Hay fábulas que, por su trasfondo ideológico,
resultan destructoras; y que, lejos de la moraleja educativa que de estos
productos suele esperarse, nos traen la angustia, la desazón y la desconfianza.
Una de ellas (quizá la más terrible de cuantas se hayan escrito nunca) tiene
como protagonistas a un escorpión y a una rana. Y el argumento, a fuerza de
simple, es macabro. El escorpión necesitaba cruzar al otro lado del río y, como
ignoraba la forma de conseguir su propósito, le pidió ayuda a la rana, puesto que
él no sabía nadar. La rana (creo que será innecesario subrayarlo) se asustó
mucho con aquella petición: ¿y si el escorpión le picaba durante el trayecto?

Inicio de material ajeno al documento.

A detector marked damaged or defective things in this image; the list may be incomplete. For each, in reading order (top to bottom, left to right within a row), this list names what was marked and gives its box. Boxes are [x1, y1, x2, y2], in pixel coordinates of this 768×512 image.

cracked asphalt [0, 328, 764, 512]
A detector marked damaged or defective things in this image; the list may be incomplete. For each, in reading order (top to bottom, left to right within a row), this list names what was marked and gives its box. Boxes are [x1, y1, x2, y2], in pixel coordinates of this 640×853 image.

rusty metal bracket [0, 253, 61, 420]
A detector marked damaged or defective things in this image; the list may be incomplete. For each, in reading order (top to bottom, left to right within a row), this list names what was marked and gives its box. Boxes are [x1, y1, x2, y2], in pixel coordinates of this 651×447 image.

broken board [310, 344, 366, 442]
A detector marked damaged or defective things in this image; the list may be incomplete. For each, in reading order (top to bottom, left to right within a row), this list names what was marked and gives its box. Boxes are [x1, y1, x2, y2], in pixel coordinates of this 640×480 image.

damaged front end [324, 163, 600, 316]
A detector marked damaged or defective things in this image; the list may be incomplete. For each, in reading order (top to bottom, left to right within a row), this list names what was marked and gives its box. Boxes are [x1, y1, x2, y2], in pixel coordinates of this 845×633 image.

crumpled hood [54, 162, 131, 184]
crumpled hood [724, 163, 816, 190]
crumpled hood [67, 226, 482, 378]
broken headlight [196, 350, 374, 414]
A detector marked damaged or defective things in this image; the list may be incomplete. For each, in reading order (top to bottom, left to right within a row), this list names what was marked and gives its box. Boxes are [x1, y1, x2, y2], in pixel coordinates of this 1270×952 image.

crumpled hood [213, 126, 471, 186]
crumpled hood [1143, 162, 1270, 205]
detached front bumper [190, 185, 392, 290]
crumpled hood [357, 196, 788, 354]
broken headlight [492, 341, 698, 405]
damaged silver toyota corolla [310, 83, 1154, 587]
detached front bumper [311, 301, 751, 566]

Pero éste replicó con una sonrisa: “Eso es imposible. Ten en cuenta, querida
amiga, que si hiciera eso nos ahogaríamos los dos”. La rana, aunque temerosa,
quedó convencida por la fuerza inapelable de dicha réplica, y aceptó cargar con
el arácnido. Pero cuando se encontraban ya a mitad de río, el escorpión sintió
la necesidad de picar a su montura; y lo hizo, hundiéndose ambos en las
profundidades. Había actuado la voz de la sangre, que impedía al alacrán a
fulminar a sus enemigos con la potencia de su veneno. Moraleja: nadie puede ir
contra su propio ser, porque los instintos terminan aflorando.
Esto le ocurre también al protagonista de esta
narración, Juan Filolao, un hombre que se define a sí mismo como “medio
autista” y que buscó en las matemáticas su especialísima visión del orden
universal. El mundo siempre le ha parecido caótico, desagradable, repulsivo. Y
sólo en las ideas sublimes de Pitágoras ha visto la luz y la constitución de
una cierta paz armónica. Juan es consciente de ser un “bicho raro”, un marginal
del espíritu, un inadaptado. Y no parece que estas certidumbres lo acongojen
mucho. Él pasa por la vida como quien espera un tren diferente al que esperan
el resto de los seres humanos. De hecho, y para que nos hagamos una idea más
completa de este densísimo personaje, Juan Filolao afirma que trabaja como
profesor de secundaria sólo porque debe ganarse la vida de alguna manera (el
contacto diario con sus alumnos y con los compañeros y compañeras de trabajo se
le hace penoso, como constata en el capítulo XI). Y lo mismo podríamos decir
del amor. Juan afirma que convive con Candela por rutina (al principio) y por
interés (más adelante): quiere descubrir tan sólo si la soledad compartida
sirve como mitigación para los dolores de la existencia, como un bálsamo que le
haga más soportable el tránsito por el mundo. Pero nada más. No cobija otras
esperanzas, ni tampoco otros más románticos sueños. En el colmo del pragmatismo
descreído, el personaje dice que “el enamoramiento es, ante todo, una
creencia”. Y para ratificárselo a sí mismo (y también para paliar los fracasos
sexuales que tiene con Candela), termina obsesionándose con una prostituta, que
le da placer y conversación durante muchas noches, sin pedirle nada a cambio
(esta prostituta se llama, con un humorismo nominal francamente dudoso,
Auxiliadora; y es murciana). Sólo arrostrando esos infiernos parciales de su
trabajo y de su matrimonio, Juan se purificará para ver si consigue llegar a la
casilla final de la rayuela, a la respuesta que tan agónicamente busca y que
quizá le otorgue la paz.
Como cierre, podemos concluir que Ignacio
García-Valiño (Zaragoza, 1968) supo redactar aquí una novela intensa, digna y
muy bien cuajada, con la que mereció ser finalista del premio Nadal de 1998,
inaugurando una trayectoria que después, lamentablemente, no ha tenido excesiva
continuación.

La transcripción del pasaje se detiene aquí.